┌─ Exercise data

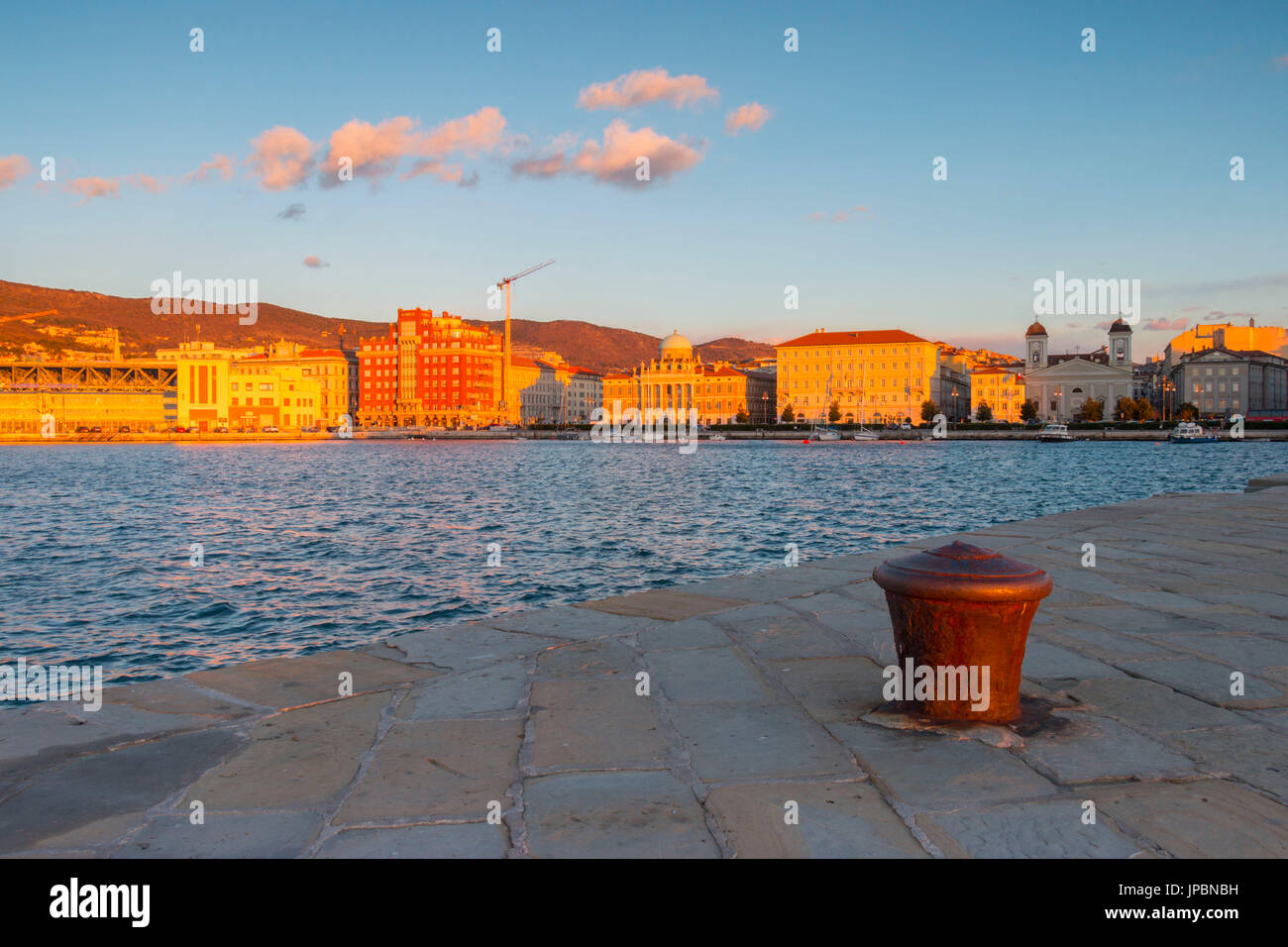 The neoclassic structures seen from Audace molo in Trieste at sunset. Trieste city, Trieste Province, Friuli Venezia Giulia district, Italy, Europe - Stock Image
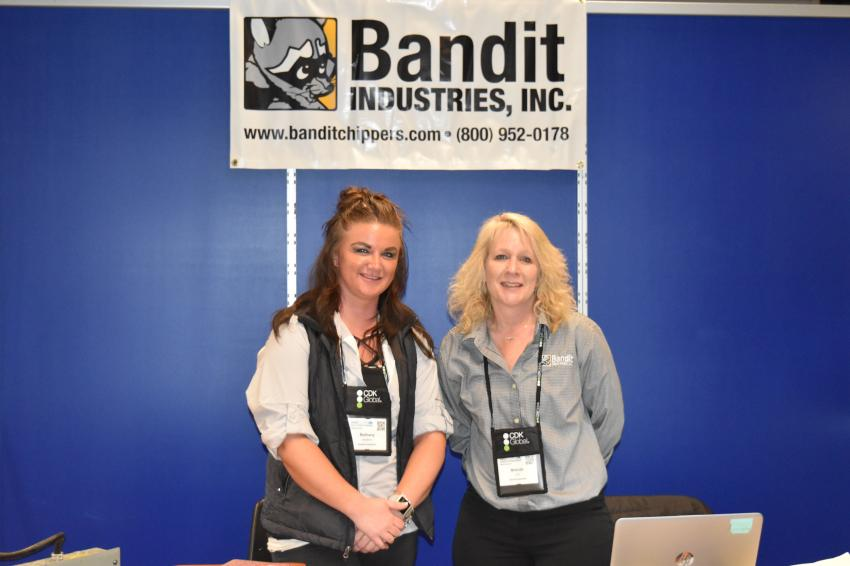 Bethany Lenahan (L), trade show coordinator, and Brenda Lint, sales, of Bandit Industries Inc., an industry leader in wood processing equipment, are ready to talk to AED Summit attendees.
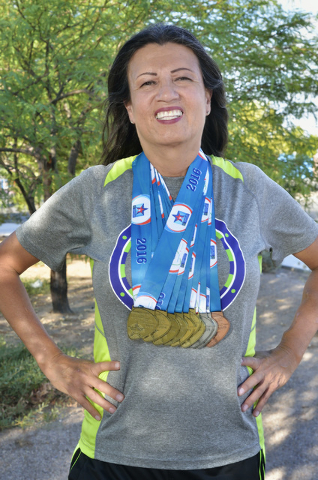 Dinorah Arambula is shown at the Kellogg Zaher Soccer Complex at 7901 W. Washington Ave. in Las Vegas on Thursday, Sept. 1, 2016 with some of the medals sheճ won from running events in trans ...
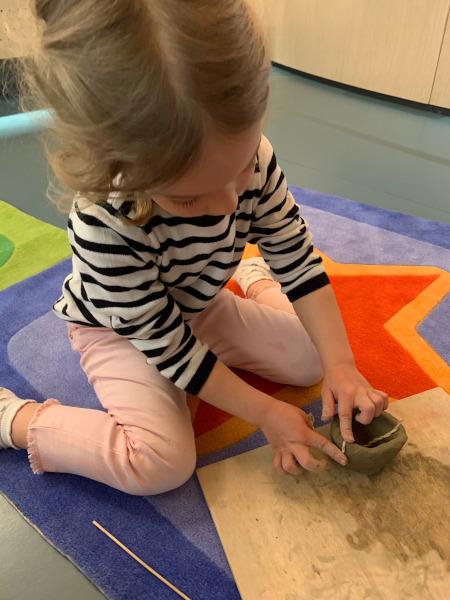 bambina che decora vasetto d'argilla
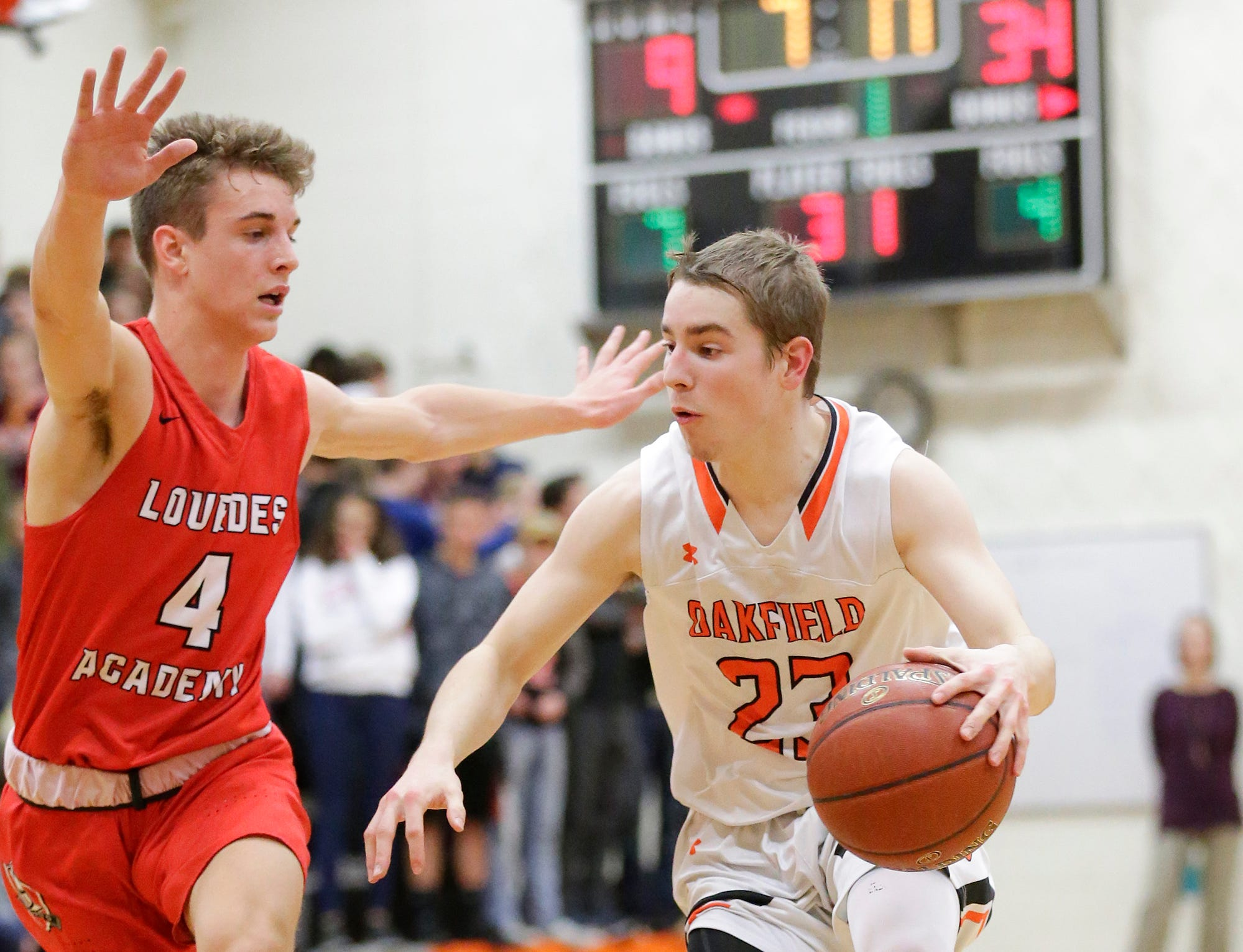 Oakfield High School boys basketball's Max Margelofsky drives in against Lourdes Academy's Preston Ruedinger during their game Thursday, January 24, 2019 in Oakfield. Lourdes Academy won the game 83-48. Doug Raflik/USA TODAY NETWORK-Wisconsin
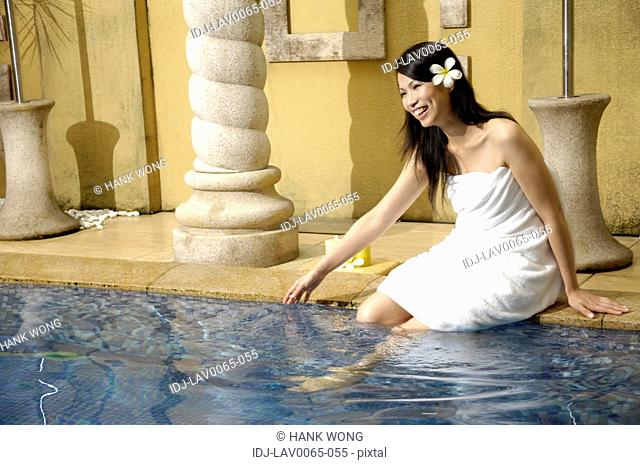 Woman putting her legs in a swimming pool and smiling
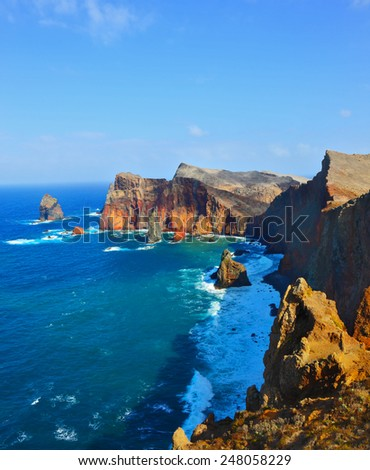 Colorful pinnacles lit sunset. Atlantic storms. Arid eastern tip of the island of Madeira - stock photo
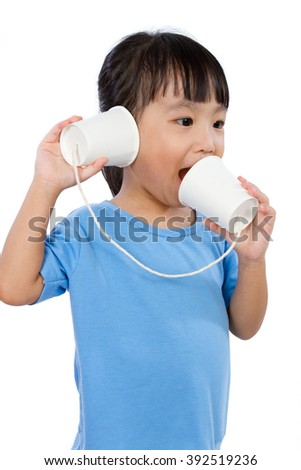 Asian Little Chinese Girl Playing with Paper Cups isolated on White Background - stock photo
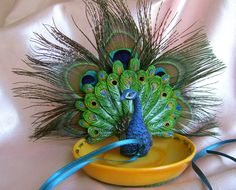 I love Peacocks. And this idea. Peacock Wedding  Peacock Feather Ring Bearer Dish by All4Brides, $40.00
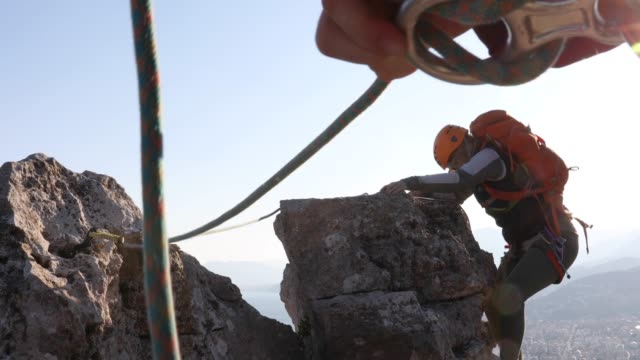 female climber ascends to pinnacle summit at sunrise - belaying stock videos & royalty-free footage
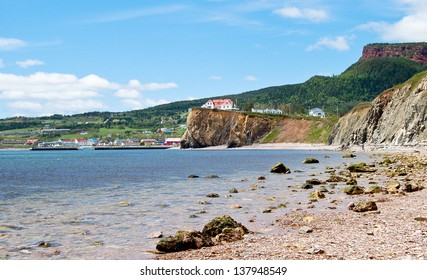 The tiny village of Perce is on the southern coast of the Gaspe Peninsula in Quebec. This photo was taken from the shore near Perce rock.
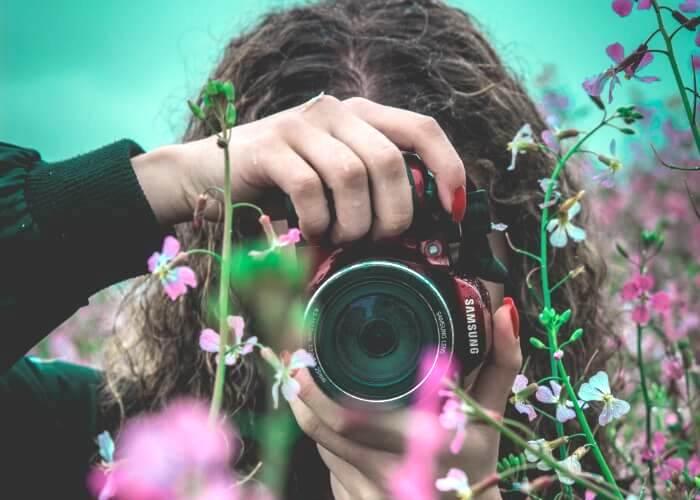 花越しにカメラを構える女性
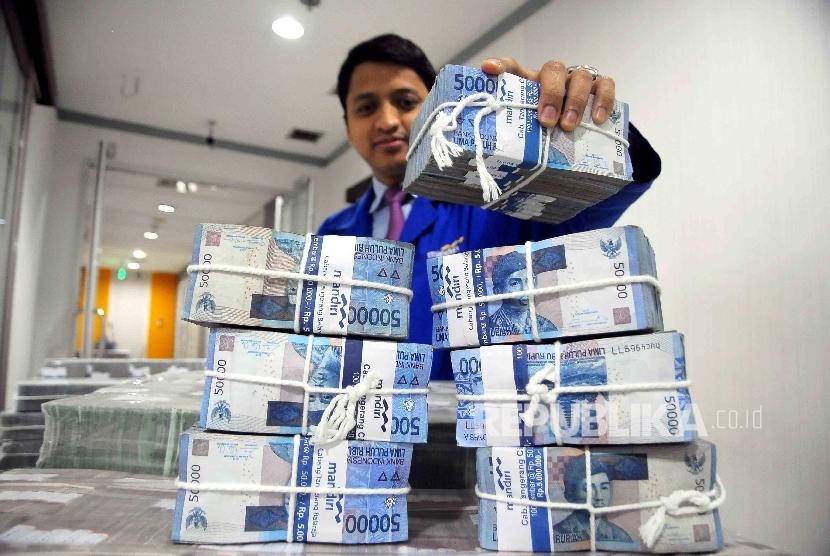 Petugas mendata uang Rupiah di ruang penyimpanan uang Bank Mandiri, Jakarta, Selasa (15/11).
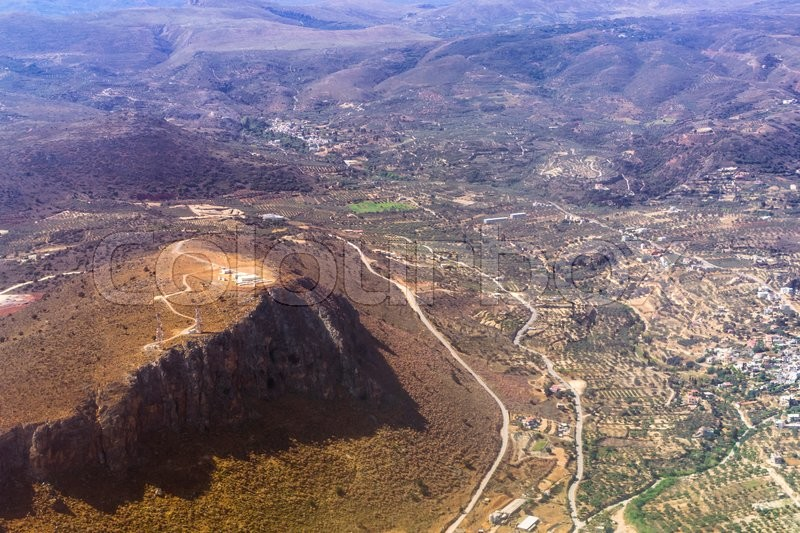 Stock image of 'Aerial view of resort Crete island, flight altitude of aircraft. Mountainous landscape and roads-serpentines. Greece'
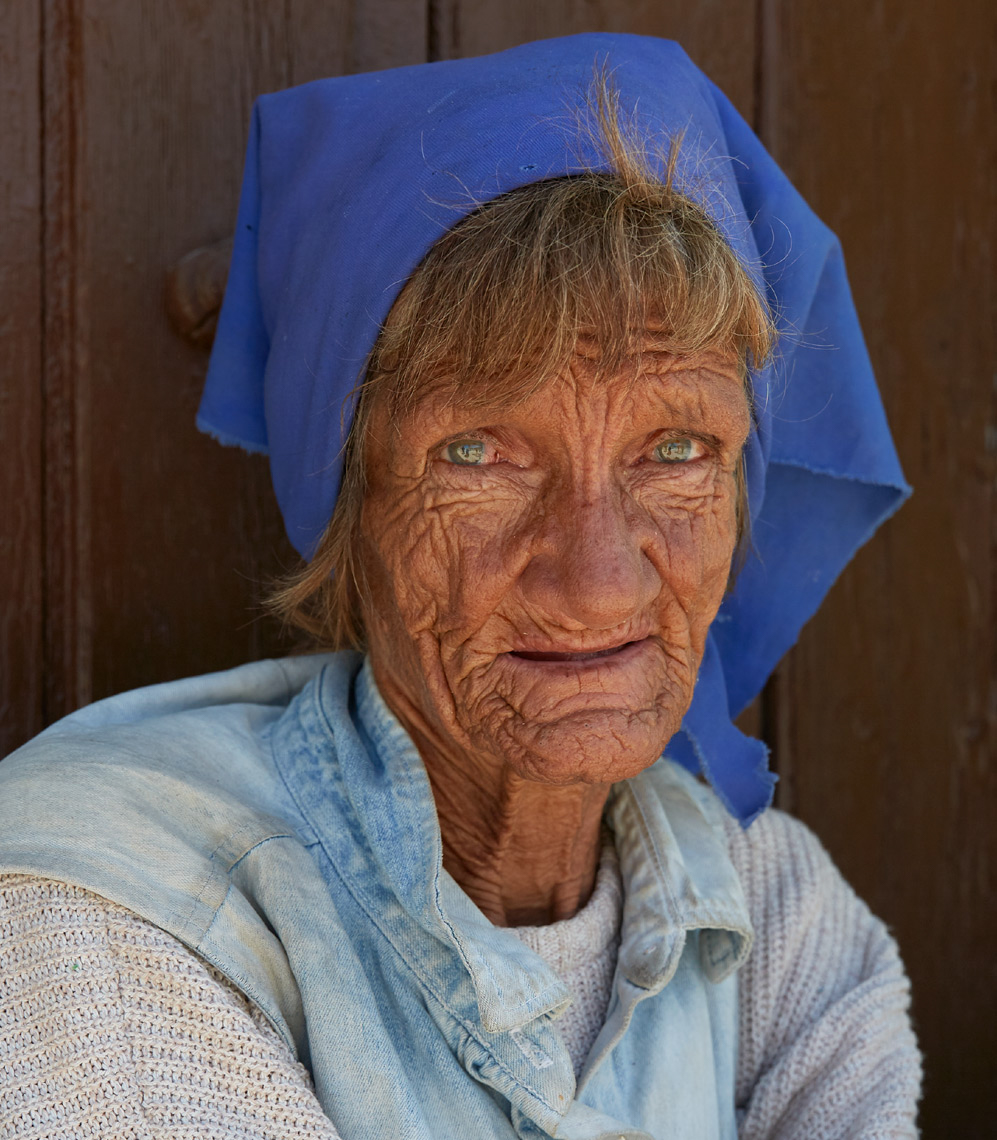 old woman with blue headband sitting against old wooden door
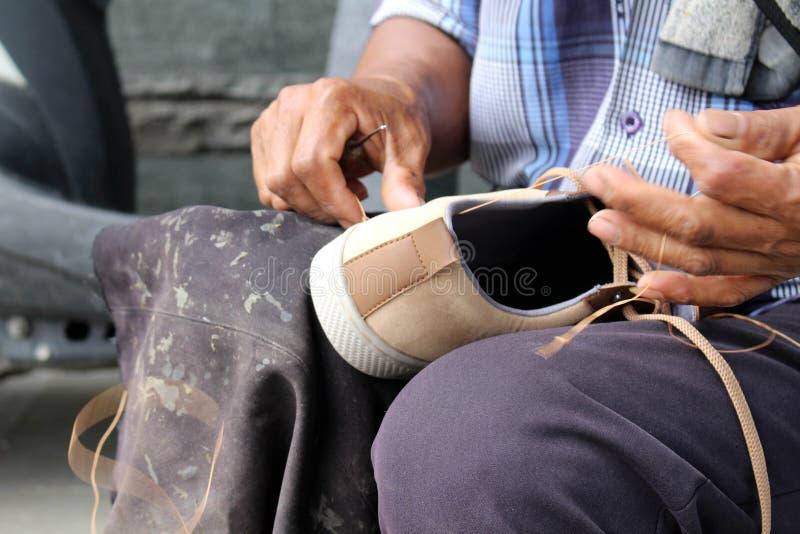 Процесс ручной репарации, подошвы и ранта ботинка фиксируя и шить стоковое изображение rf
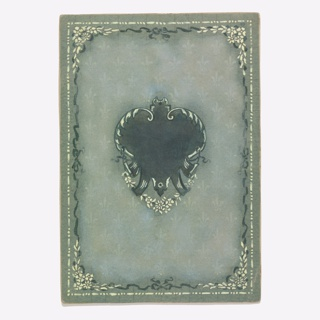 On gray ground, light pattern of fleurs-de-lys, upon which is a black cartouche composed of somewhat heart shape with bright yellow rinceaux and flowers below. Page is framed with border of black ribbon and yellow dots.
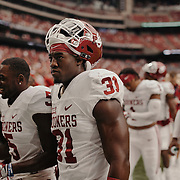 OU linebacker Ogbonnia Okoronkwo, 31, and teammates take the field prior to the game.<br /> <br /> Todd Spoth for The New York Times.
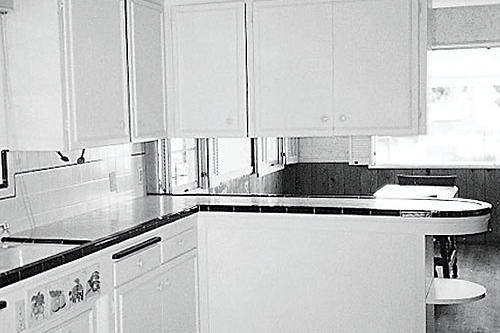 outdated kitchen with a l-shaped cabinet layout that divides the breakfast room from the kitchen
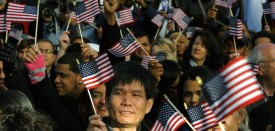 New citizens wave US flags before being sworn in during a Naturalization Ceremony conducted to swear in 125 new citizenship candidates at a ceremony on Liberty Island on October 28, 2011 to commemorate the 125th anniversary of the dedication of the Statue of Liberty.   AFP PHOTO/TIMOTHY A. CLARY (Photo credit should read TIMOTHY A. CLARY/AFP/Getty Images)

└─

> _Work required_: Only the lines from the one that contains "OU linebacker Ogbonnia" through the last line of the records may appear in the answer, retyped exactly and with no pictures.

> _Task response_:
 OU linebacker Ogbonnia Okoronkwo, 31, and teammates take the field prior to the game.<br /> <br /> Todd Spoth for The New York Times.
 outdated kitchen with a l-shaped cabinet layout that divides the breakfast room from the kitchen
 New citizens wave US flags before being sworn in during a Naturalization Ceremony conducted to swear in 125 new citizenship candidates at a ceremony on Liberty Island on October 28, 2011 to commemorate the 125th anniversary of the dedication of the Statue of Liberty.   AFP PHOTO/TIMOTHY A. CLARY (Photo credit should read TIMOTHY A. CLARY/AFP/Getty Images)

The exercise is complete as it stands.